Camilla Marie Benedicto, MPH 

Camilla earned an AB from Brown University in Community Health and an MPH in Sociomedical Sciences – Aging and Public Health from Columbia University Mailman School of Public Health. She most recently worked at the National Cancer Institute (NCI) as a public health advisor in the Division of Cancer Control and Population Sciences (DCCPS). There, she served as the evaluation officer for the Epidemiology and Genetics Research Program; facilitated the sharing of genomic data through the NIH database of Genotypes and Phenotypes (dbGaP); and curated the Cancer Genome-wide Association and Meta Analyses database (GAMAdb), a CDC- and NCI- supported resource that describes genetic associations relevant to cancer risk.

As an NCI-designated Presidential Management Fellow (PMF) from 2008 to 2010, Camilla completed rotations with the DCCPS Office of the Director; the NCI’s Office of Advocacy Relations; the NCI’s Division of Cancer Prevention; and the 65+ Clinical Geriatrics Program at Memorial Sloan-Kettering Cancer Center. Prior to her tenure as a PMF, Camilla was a public policy intern at the Long Term Care Community Coalition in New York City and a research assistant for the Columbia University Department of Epidemiology, where she conducted research on injury-related health disparities and injury prevention. Mentored by Kate Lapane, PhD, Cami’s dissertation research seeks to describe management of cancer pain in nursing homes and to quantify the effect of Medicare Part D on use of opioid analgesics for cancer pain in nursing home residents.

Joshua Chang, MS

Joshua Chang, MS

Joshua is a 2007 BA/MS graduate of MIT in Engineering/Computer Science. He has done work at the Broad Institute developing software for the Genetics Analysis Platform, and his Master’s thesis was with Lincoln Labs in the area of laser radar applications. His interest in medicine stemmed from volunteer work abroad and he is particularly focused on the need for engineering and computer applications in areas of medicine such as imaging, genetics research, and physiological monitoring. As an MD/PhD student, he will be conducting thesis work with Dr. David Paydafar on optimal solutions for medical device applications such as deep brain stimulation for Parkinson’s disease.

Han-Yang Chen, MS

Han-Yang Chen, MS

Han-Yang earned a BA in Economics from the National Taiwan University, a Master of Science degree in Information Sciences from the University of Pittsburgh, and a Master of Science degree in Population Health Sciences from the University of Wisconsin-Madison. Prior to joining UMass, he worked as a Biostatistician/Assistant Researcher at the University of Wisconsin’s Center for Urban Population Health. He has published on issues in maternal-fetal medicine, health-related quality of life, cancer screening trends, and health disparities through his work on the annual Milwaukee Health Report, the Milwaukee Health Care Partnership Project, and the National Health Measurement Study.

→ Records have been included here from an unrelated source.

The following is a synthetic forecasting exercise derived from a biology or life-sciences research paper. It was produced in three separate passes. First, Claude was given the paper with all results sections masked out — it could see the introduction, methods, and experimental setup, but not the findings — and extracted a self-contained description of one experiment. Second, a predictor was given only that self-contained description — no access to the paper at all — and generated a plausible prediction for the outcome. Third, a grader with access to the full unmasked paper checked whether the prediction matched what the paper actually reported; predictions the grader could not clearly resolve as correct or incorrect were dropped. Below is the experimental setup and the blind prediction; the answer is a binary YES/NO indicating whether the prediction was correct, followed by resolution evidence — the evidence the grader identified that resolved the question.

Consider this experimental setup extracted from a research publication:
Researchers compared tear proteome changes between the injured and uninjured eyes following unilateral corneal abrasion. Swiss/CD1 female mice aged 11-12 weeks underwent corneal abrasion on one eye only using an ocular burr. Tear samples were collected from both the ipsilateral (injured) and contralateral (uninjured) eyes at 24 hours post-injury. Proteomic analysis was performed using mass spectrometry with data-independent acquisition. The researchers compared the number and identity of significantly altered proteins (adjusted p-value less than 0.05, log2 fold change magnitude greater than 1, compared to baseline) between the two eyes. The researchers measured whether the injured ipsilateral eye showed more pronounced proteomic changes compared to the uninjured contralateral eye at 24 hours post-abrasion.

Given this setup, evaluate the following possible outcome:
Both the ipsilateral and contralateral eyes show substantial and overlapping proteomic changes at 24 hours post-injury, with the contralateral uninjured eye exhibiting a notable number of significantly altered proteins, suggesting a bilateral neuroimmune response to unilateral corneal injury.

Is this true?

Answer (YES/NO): YES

Mentored by Dr. Robert Goldberg, Han-Yang is currently a PhD candidate and a graduate research assistant for The Worcester Heart Attack Study. His dissertation research examines hospital treatment practices, 30-day hospital readmissions, and long-term prognosis in patients hospitalized with acute myocardial infarction. Han-Yang has authored/co-authored more than 15 peer-reviewed articles, and has presented at various regional and national research conferences. In addition, he has been invited to review journal articles, including European Journal of Public Health, Medical Decision Making, Maternal and Child Health Journal, Journal of Maternal-Fetal & Neonatal Medicine, and Diabetes Research and Clinical Practice.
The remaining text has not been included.